▸ **What this task involves**:
The answer must be every line below that contains the string "marking".

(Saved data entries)
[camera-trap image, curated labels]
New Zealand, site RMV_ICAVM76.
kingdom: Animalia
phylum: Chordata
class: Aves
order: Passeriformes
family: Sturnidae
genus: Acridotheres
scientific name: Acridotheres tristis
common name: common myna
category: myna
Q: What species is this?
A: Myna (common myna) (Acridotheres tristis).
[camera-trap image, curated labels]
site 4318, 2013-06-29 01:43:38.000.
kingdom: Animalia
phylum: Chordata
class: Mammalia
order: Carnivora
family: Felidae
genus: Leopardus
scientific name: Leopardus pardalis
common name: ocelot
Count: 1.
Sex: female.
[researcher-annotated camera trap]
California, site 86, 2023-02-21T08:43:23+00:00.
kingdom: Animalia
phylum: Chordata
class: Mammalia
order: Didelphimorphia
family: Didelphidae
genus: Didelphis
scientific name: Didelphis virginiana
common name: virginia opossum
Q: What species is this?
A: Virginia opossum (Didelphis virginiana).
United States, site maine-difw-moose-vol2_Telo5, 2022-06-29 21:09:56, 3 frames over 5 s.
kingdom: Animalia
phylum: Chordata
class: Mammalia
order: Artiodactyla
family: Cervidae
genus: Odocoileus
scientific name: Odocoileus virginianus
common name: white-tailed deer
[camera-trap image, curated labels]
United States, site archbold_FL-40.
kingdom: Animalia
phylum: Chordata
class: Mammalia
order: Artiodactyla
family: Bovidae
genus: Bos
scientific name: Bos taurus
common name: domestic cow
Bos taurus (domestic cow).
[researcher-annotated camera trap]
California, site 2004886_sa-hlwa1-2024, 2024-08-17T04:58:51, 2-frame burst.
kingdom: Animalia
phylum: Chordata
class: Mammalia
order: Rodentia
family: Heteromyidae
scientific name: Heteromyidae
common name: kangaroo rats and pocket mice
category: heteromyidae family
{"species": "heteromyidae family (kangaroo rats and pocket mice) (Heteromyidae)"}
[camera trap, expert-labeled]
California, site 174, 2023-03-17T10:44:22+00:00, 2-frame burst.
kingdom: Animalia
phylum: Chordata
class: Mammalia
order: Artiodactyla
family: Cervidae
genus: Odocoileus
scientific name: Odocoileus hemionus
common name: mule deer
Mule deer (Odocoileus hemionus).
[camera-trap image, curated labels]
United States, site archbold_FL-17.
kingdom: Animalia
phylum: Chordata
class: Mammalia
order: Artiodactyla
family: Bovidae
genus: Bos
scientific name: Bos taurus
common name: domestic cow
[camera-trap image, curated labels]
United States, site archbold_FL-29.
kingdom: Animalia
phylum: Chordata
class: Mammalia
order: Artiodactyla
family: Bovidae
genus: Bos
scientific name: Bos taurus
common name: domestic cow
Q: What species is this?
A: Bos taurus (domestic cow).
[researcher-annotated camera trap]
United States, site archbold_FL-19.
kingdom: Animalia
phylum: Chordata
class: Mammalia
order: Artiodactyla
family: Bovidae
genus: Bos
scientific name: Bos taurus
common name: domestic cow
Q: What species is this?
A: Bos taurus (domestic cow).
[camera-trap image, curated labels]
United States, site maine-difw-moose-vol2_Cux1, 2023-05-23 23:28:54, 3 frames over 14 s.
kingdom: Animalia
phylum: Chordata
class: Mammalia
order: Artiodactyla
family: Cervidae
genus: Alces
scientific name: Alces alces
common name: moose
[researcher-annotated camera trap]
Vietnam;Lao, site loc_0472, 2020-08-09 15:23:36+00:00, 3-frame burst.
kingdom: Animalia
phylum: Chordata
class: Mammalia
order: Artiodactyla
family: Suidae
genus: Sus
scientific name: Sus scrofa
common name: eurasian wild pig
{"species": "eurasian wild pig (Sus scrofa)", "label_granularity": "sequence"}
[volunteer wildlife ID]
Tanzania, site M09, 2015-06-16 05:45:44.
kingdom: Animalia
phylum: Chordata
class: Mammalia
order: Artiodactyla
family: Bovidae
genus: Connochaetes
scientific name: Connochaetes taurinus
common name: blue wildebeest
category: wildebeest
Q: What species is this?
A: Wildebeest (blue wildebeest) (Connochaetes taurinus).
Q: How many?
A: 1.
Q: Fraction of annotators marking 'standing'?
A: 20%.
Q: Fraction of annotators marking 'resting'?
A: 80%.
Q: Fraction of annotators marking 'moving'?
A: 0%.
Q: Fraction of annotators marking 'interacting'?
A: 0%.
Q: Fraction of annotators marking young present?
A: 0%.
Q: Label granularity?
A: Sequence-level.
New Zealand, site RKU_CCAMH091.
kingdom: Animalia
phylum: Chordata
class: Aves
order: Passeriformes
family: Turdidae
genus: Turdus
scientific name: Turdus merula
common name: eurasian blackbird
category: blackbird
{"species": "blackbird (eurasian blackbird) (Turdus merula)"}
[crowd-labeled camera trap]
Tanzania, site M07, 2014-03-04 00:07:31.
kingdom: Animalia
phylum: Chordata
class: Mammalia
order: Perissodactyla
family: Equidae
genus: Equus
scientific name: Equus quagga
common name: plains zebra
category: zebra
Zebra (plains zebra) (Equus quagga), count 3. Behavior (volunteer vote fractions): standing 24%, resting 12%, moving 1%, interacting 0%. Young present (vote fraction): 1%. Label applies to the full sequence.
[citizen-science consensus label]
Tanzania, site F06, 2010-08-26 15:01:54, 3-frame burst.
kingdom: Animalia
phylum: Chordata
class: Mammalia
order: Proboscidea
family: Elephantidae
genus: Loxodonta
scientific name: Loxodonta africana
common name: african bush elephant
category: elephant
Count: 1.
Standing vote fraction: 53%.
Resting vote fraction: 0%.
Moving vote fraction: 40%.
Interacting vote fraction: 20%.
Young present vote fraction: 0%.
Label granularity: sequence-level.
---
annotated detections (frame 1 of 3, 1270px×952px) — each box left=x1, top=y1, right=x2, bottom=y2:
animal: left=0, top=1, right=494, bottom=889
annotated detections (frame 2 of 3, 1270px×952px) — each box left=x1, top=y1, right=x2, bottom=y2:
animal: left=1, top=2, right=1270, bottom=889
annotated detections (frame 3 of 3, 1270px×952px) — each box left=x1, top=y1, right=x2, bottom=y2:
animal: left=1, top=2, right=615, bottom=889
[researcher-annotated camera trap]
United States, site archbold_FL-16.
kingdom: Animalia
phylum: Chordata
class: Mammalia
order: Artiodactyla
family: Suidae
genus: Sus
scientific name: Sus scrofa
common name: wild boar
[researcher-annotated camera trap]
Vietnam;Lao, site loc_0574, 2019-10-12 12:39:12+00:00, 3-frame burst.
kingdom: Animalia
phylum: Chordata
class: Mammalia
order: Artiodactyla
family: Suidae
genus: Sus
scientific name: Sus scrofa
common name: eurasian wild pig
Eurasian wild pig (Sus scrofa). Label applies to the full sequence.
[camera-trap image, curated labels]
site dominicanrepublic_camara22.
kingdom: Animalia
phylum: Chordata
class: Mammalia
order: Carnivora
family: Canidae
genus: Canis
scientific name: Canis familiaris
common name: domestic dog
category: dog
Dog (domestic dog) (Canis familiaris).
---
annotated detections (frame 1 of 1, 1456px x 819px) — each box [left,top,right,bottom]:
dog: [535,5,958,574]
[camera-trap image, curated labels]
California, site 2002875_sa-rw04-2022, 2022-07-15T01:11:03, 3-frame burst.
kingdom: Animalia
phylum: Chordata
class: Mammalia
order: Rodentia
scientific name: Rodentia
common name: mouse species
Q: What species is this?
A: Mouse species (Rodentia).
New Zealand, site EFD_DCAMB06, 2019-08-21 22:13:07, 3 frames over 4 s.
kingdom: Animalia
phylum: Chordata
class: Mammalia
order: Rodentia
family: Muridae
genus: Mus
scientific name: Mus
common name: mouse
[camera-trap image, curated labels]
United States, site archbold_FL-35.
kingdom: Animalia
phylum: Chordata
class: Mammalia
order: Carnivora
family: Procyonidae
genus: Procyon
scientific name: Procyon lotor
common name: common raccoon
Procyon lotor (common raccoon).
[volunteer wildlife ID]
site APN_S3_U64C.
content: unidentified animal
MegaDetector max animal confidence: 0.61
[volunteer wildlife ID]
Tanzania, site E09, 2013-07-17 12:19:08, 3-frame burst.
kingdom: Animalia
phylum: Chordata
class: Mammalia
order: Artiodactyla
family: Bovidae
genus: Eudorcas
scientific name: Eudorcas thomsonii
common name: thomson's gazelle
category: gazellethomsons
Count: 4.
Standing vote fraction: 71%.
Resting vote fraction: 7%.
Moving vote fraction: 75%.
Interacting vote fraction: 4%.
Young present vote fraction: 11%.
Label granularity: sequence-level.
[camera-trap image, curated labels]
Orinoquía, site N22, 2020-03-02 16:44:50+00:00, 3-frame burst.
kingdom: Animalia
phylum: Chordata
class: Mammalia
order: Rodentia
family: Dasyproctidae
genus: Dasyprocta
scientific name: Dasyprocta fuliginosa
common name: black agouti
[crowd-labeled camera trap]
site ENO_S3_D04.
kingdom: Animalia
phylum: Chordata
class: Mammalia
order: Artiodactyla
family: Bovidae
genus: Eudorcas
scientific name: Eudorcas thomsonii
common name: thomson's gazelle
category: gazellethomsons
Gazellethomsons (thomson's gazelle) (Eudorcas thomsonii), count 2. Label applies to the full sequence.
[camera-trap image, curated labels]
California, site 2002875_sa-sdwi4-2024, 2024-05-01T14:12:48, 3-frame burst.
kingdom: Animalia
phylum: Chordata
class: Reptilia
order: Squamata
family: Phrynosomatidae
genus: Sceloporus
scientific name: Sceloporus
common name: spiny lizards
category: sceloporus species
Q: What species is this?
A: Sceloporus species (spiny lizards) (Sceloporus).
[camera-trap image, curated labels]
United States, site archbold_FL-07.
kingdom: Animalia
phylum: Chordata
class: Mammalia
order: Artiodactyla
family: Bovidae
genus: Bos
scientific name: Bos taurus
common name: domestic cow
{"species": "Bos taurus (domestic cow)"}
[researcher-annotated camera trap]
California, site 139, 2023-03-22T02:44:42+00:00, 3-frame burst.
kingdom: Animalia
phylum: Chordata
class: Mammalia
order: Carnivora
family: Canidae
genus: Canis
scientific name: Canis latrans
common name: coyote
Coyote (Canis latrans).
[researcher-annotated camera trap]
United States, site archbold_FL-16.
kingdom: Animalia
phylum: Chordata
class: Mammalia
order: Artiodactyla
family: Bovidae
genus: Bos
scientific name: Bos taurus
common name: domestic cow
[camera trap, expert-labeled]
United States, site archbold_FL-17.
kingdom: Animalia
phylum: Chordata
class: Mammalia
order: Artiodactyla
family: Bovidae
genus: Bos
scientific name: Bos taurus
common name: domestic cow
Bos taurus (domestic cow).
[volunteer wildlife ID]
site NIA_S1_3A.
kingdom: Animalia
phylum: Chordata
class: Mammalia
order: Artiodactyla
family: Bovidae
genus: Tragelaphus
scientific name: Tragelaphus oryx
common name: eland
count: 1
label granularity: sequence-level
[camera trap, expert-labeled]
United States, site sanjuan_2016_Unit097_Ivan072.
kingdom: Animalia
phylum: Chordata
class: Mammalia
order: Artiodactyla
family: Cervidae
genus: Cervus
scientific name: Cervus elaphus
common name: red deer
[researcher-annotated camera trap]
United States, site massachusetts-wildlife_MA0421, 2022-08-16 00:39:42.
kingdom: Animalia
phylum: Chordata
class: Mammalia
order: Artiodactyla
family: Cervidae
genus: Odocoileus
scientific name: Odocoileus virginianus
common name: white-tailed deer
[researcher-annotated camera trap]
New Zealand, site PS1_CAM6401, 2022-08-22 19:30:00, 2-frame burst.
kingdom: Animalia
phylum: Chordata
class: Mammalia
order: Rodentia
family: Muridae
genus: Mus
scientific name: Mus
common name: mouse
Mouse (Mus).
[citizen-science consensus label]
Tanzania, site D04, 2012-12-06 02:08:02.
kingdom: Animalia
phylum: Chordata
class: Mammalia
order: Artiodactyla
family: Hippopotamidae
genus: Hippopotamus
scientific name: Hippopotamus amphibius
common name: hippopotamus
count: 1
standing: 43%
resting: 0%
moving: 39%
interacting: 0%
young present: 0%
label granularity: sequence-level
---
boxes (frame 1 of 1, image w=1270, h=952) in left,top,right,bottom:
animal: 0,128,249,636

▸ **Solution for this task**:
Q: Fraction of annotators marking 'standing'?
Q: Fraction of annotators marking 'resting'?
Q: Fraction of annotators marking 'moving'?
Q: Fraction of annotators marking 'interacting'?
Q: Fraction of annotators marking young present?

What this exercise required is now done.